## BEGIN The records

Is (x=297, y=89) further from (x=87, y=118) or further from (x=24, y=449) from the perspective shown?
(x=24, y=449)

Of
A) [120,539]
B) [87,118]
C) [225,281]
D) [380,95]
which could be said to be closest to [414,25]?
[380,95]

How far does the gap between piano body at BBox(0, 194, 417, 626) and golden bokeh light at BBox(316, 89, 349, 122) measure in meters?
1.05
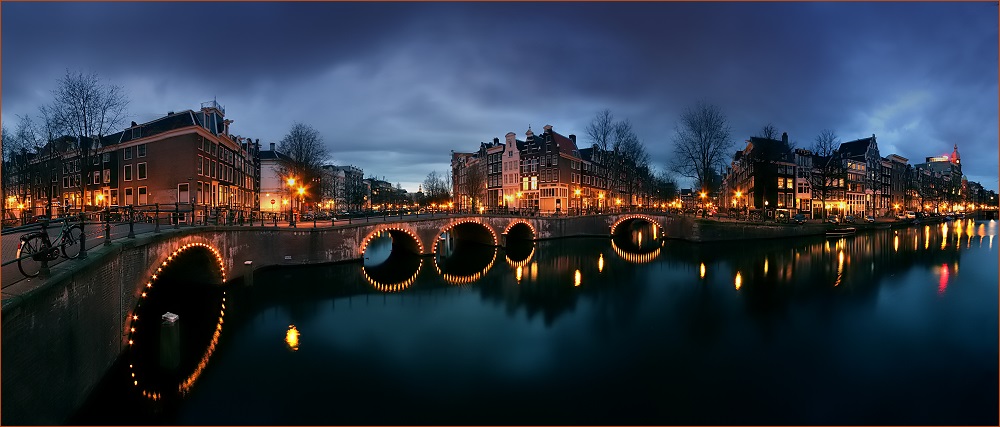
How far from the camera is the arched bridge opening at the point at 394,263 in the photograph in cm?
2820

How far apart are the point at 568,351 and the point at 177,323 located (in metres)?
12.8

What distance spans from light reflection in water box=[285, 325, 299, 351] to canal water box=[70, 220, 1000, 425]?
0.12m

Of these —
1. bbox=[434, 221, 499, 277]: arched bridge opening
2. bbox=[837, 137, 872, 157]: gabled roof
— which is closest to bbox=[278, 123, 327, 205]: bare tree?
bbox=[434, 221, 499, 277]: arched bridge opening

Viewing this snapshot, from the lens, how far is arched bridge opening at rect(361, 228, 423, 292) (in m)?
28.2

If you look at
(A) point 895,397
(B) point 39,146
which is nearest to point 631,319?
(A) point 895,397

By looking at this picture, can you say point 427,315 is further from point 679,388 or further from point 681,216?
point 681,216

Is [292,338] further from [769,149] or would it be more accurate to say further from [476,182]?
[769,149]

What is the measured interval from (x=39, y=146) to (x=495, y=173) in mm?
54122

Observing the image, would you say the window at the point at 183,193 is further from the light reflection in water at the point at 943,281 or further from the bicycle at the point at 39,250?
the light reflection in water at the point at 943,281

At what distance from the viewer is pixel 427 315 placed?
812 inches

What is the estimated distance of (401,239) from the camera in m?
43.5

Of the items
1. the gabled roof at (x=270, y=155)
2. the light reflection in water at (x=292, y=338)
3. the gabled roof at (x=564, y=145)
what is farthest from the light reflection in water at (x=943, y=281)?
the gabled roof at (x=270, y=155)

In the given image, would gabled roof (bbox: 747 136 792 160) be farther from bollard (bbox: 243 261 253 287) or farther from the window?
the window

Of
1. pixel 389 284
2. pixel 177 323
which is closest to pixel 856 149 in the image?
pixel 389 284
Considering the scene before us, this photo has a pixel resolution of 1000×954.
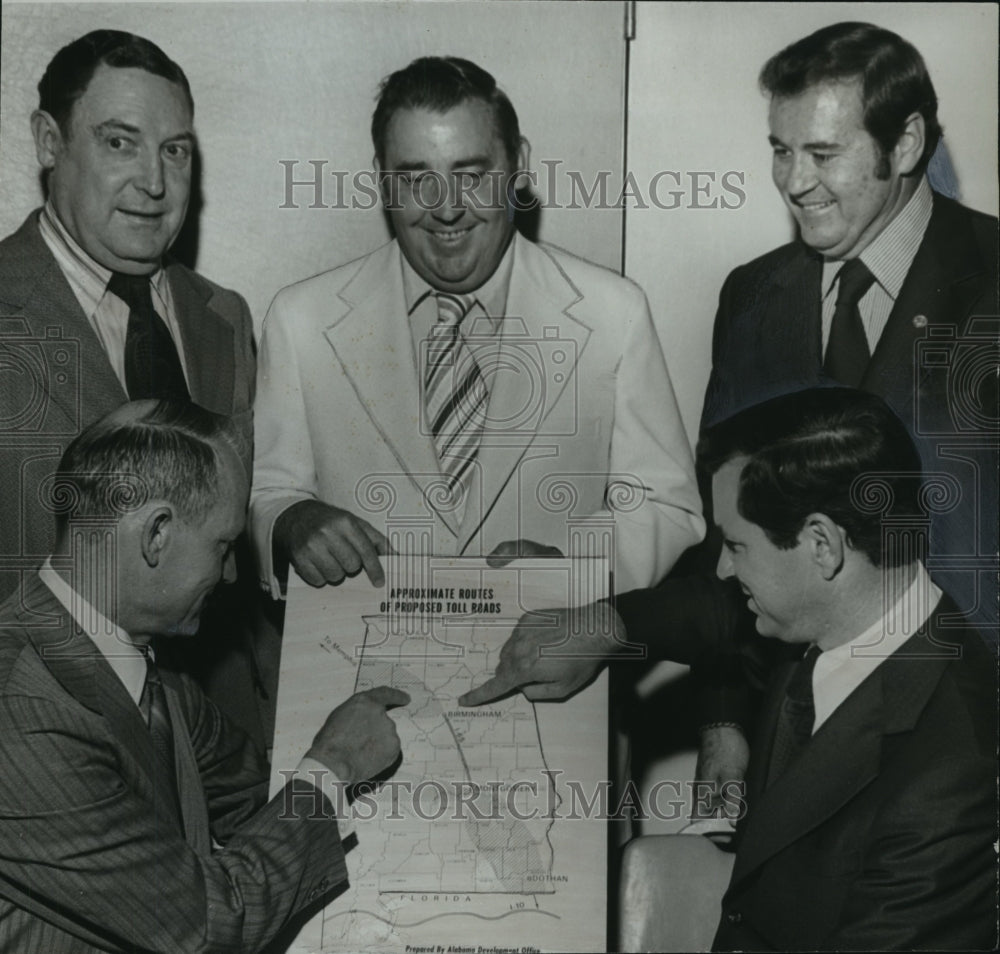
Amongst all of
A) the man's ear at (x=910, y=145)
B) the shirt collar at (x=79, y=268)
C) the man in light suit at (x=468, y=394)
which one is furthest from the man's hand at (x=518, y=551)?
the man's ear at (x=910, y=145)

## END The records
## BEGIN The records

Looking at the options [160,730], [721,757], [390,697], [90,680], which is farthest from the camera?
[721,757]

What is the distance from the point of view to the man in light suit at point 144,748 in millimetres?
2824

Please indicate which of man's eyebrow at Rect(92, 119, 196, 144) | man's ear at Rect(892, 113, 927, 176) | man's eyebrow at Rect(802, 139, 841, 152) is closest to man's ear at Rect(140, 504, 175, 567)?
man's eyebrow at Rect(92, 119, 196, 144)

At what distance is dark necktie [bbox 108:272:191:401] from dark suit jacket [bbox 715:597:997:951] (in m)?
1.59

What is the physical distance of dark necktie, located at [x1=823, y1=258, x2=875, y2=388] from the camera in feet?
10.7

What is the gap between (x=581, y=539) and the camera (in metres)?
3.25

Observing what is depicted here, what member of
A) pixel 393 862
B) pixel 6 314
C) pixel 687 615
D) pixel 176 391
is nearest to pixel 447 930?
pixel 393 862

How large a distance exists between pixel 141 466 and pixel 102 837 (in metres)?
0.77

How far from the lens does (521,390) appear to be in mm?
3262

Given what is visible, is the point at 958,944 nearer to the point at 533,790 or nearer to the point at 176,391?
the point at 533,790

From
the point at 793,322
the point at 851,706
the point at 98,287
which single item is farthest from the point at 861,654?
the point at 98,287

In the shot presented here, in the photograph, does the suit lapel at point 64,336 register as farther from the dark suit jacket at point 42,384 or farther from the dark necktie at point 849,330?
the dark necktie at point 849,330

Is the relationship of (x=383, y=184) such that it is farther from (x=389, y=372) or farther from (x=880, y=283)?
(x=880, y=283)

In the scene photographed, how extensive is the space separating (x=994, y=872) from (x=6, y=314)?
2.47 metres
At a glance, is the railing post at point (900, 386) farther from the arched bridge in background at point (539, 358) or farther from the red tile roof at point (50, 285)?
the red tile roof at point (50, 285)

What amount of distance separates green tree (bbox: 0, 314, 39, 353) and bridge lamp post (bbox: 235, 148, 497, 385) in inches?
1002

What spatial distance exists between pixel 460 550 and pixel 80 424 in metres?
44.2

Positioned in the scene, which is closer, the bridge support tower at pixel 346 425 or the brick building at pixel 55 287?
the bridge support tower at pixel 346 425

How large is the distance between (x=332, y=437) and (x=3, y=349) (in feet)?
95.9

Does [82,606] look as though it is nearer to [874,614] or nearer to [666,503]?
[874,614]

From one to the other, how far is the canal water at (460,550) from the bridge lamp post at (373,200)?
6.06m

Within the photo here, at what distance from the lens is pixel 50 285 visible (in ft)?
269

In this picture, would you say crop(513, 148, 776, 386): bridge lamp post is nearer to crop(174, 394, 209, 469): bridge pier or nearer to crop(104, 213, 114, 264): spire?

## END The records

__Directions__:
Show every line above that contains the word "nearer", counting only matches in the same case.

__Response to the exercise__:
Given what is visible, is the point at 958,944 nearer to the point at 533,790 or nearer to the point at 176,391?
Does [82,606] look as though it is nearer to [874,614] or nearer to [666,503]?
In this picture, would you say crop(513, 148, 776, 386): bridge lamp post is nearer to crop(174, 394, 209, 469): bridge pier or nearer to crop(104, 213, 114, 264): spire?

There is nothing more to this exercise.